Task brief:
Without including any picture, write out the entries exactly as they stand.

--- Records ---

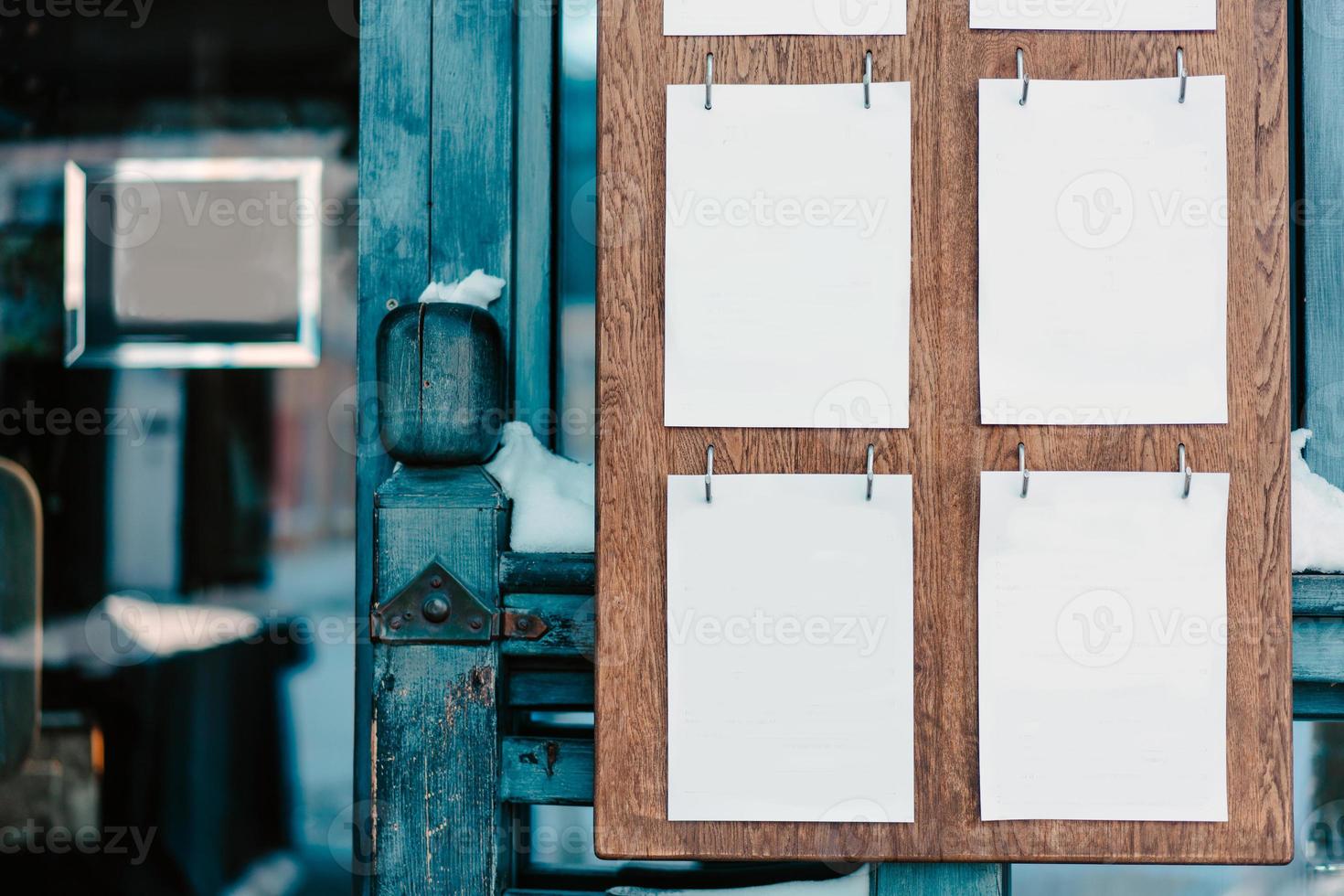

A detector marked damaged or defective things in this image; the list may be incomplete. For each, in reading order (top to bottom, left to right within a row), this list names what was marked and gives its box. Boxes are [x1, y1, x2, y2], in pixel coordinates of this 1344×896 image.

rusty metal hinge [370, 561, 548, 645]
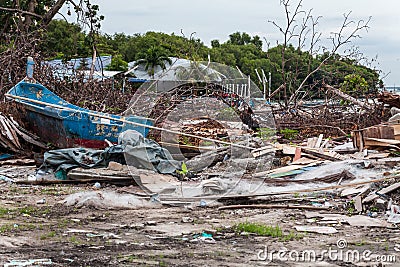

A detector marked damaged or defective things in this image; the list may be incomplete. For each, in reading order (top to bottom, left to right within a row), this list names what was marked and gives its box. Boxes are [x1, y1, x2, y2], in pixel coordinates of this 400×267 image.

damaged blue boat [6, 80, 153, 150]
torn tarpaulin [38, 131, 180, 177]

---

Solved problem:
A detector marked damaged or defective things in this image; the list may be incomplete. For each, in reading order (top to bottom, left to right within a row), this list names what was marked and gives its box. Boxes are [x1, y1, x2, y2], in pixel coordinates of this 1344×896 image.

rusty metal hinge [370, 561, 548, 645]

A detector marked damaged or defective things in this image; the list may be incomplete. For each, in reading order (top to bottom, left to right within a row), this list names what was marked and gives its box. Boxes are [x1, y1, x2, y2], in pixel coordinates of this 400×267 image.

damaged blue boat [6, 80, 153, 150]
torn tarpaulin [38, 131, 180, 177]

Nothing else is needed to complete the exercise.